Was zu tun ist –
**a.** Schreibe den Text zur Entscheidung des Obersten Gerichtshofes vollständig und ohne jede Änderung ab.
**b.** Gib aus den Einträgen der Sammlung unverändert die Zeilen wieder, die von der Zeile mit "As pictured, is" bis zum Ende der Einträge reichen, beide Enden eingeschlossen.

Vorgegebener Text –
++++++

Der Oberste Gerichtshof hat unter dem Vorsitz des Präsidenten des Obersten Gerichtshofes Dr. Pallin und in Gegenwart der Hofräte des Obersten Gerichtshofes Dr. Piska, Dr. Müller, Dr. Horak und Dr. Hörburger als Richter sowie des Richteramtsanwärters Dr. Lackner als Schriftführers in der Strafsache gegen Werner A wegen des Verbrechens des schweren Diebstahls durch Einbruch nach den §§ 127 Abs 1, 128 Abs 1 Z 4, 129 Z 1 und Z 2 StGB und anderer strafbarer Handlungen mit Zustimmung der Generalprokuratur in nichtöffentlicher Sitzung über die Nichtigkeitsbeschwerde und Berufung des Angeklagten gegen das Urteil des Landesgerichtes für Strafsachen Wien als Schöffengerichtes vom 30.November 1978, GZ 2 a Vr 3157/78-34, zu Recht erkannt:

Spruch

Der Nichtigkeitsbeschwerde wird teilweise Folge gegeben, das angefochtene Urteil, das im übrigen unberührt bleibt, im Schuldspruch des Angeklagten zu den Punkten I/A/2, B/4 und III/ des Urteilssatzes sowie im Strafausspruch aufgehoben und die Sache an das Erstgericht zur neuerlichen Verhandlung und Entscheidung im Umfang der Aufhebung zurückverwiesen.

++++++

(Einträge der Sammlung)
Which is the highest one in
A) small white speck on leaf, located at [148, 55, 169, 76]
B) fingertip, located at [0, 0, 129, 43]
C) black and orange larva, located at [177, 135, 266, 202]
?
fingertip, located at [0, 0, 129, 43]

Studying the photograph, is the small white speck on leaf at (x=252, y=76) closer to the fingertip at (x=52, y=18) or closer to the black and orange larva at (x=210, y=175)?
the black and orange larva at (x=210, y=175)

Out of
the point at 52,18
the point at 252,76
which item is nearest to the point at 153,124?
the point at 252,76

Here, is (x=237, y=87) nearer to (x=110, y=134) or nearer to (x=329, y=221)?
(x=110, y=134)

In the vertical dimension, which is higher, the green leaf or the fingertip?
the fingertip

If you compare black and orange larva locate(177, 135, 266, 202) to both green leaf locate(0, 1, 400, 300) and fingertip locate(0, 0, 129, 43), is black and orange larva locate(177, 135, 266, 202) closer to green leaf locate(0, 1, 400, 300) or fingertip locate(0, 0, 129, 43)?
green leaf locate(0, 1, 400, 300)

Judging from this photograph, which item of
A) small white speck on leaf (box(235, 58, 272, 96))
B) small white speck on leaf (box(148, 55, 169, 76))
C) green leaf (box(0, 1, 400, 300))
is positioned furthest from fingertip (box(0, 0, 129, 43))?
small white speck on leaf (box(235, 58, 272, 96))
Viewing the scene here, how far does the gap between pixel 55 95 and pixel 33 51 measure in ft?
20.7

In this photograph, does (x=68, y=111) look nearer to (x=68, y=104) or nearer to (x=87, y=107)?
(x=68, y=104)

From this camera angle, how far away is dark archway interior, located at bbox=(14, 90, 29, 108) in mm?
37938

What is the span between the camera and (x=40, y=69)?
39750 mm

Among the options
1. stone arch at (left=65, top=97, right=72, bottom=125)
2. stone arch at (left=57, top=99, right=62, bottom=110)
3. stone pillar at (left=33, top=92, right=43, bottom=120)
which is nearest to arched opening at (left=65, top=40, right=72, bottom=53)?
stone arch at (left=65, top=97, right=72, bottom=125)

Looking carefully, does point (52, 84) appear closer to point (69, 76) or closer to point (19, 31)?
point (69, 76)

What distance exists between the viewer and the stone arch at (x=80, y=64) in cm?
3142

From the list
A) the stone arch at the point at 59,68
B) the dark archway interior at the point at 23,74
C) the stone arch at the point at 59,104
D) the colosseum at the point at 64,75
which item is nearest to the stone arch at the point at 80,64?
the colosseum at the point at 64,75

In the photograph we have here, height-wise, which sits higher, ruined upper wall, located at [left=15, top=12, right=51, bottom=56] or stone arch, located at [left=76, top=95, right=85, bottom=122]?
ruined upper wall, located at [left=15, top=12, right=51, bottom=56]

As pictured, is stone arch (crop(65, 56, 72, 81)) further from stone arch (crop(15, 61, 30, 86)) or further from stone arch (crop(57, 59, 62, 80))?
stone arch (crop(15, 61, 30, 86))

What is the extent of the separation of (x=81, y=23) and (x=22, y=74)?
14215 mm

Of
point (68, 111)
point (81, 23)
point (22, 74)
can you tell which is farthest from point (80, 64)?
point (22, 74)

++++++

Die Lösungen –
**a.**
Der Oberste Gerichtshof hat unter dem Vorsitz des Präsidenten des Obersten Gerichtshofes Dr. Pallin und in Gegenwart der Hofräte des Obersten Gerichtshofes Dr. Piska, Dr. Müller, Dr. Horak und Dr. Hörburger als Richter sowie des Richteramtsanwärters Dr. Lackner als Schriftführers in der Strafsache gegen Werner A wegen des Verbrechens des schweren Diebstahls durch Einbruch nach den §§ 127 Abs 1, 128 Abs 1 Z 4, 129 Z 1 und Z 2 StGB und anderer strafbarer Handlungen mit Zustimmung der Generalprokuratur in nichtöffentlicher Sitzung über die Nichtigkeitsbeschwerde und Berufung des Angeklagten gegen das Urteil des Landesgerichtes für Strafsachen Wien als Schöffengerichtes vom 30.November 1978, GZ 2 a Vr 3157/78-34, zu Recht erkannt:

Spruch

Der Nichtigkeitsbeschwerde wird teilweise Folge gegeben, das angefochtene Urteil, das im übrigen unberührt bleibt, im Schuldspruch des Angeklagten zu den Punkten I/A/2, B/4 und III/ des Urteilssatzes sowie im Strafausspruch aufgehoben und die Sache an das Erstgericht zur neuerlichen Verhandlung und Entscheidung im Umfang der Aufhebung zurückverwiesen.

**b.**
As pictured, is stone arch (crop(65, 56, 72, 81)) further from stone arch (crop(15, 61, 30, 86)) or further from stone arch (crop(57, 59, 62, 80))?
stone arch (crop(15, 61, 30, 86))

What is the extent of the separation of (x=81, y=23) and (x=22, y=74)?
14215 mm

Of
point (68, 111)
point (81, 23)
point (22, 74)
can you tell which is farthest from point (80, 64)?
point (22, 74)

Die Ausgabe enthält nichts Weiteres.